Another favorite haunt of Hattoy’s was the 18th & U Duplex Diner. On Monday evening, the café’s sidewalk chalkboard announced the ”Washington celebration of Bob Hattoy’s life.” Owner Eric Hirshfield says that by the night’s end, 50 to 60 people passed through, sharing Hattoy recollections. Smatterings of conversation around the bar Monday were sometimes raunchy, sometimes reverential.
”I knew him pretty well — he was probably our first regular customer after we opened in 1998,” Hirshfield says, adding that Hattoy’s favored cocktail was a Belvedere Vodka martini with olives. ”He was very discerning about how it was made, chilled and shaken.”
Hirshfield adds that Monday night’s gathering both softened and emphasized the loss, saying, ”With his friends here, it was really hopping. I just kept feeling like something’s missing. It was Bob. He would’ve worked the whole room. He would light up a room. He was gregarious, outgoing, warm, embracing. It was largely a political crowd here, with different opinions and beliefs. Bob would have brought them all together.”
The last time Hattoy did just that was in early January, back from California for Rep. Nancy Peolosi (D-Calif.) being sworn in as speaker of the House.
”I bumped into him on Connecticut Avenue,” Hirshfield recalls. ”He said, ‘Let’s have a get-together at the Diner.’ I put the word out to the faithful that he was in town and about two dozen of his friends showed up.”

* [RAW DATA]:
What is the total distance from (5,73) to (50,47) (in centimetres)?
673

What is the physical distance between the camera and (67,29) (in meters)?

* [ASSIGNMENT]:
Carry on the piece about the Washington celebration of Bob Hattoy's life, starting after its final sentence.

* [RESPONSE]:
It was on that trip, or shortly thereafter, says Pelham, that Hattoy contracted pneumonia, marking the final downward turn in his health.
Since Hattoy’s death, the outpouring of condolences is testament to the legacy Hattoy leaves behind, be it as an advocate of the environment in California, an advocate for HIV-positive people everywhere, or as an advocate of teasing his friend Andrew Sullivan from across the bar at the Duplex Diner.
”Maria and I were deeply saddened to learn about the death Sunday of Bob Hattoy, president of the California Fish and Game Commission and longtime citizen activist,” reads the statement, in part, from Gov. Arnold Schwarzenegger (R-Calif.). ”Bob was a true renaissance man who possessed great courage, wit and integrity.”
From Joe Solmonese, president of the Human Rights Campaign: ”Bob Hattoy was truly a person of courage. His prime-time speech on AIDS at the…Democratic Convention broke new ground in the fight to combat the disease and forever changed the way millions of Americans viewed people living with HIV/AIDS.”
And from Sullivan, on his blog: ”He was a fantastically funny, pathologically indiscreet, wildly irresponsible, AIDSy queen with great hair. And he had more integrity in his little finger than all the other gays in the Clinton administration put together…. We were ideologically miles apart, but Bob was so real, petty issues like politics never got in the way.”
Pelham says he also got a call from Hattoy’s old boss. ”Even Bill Clinton called to express condolences on behalf of [himself and Hillary].”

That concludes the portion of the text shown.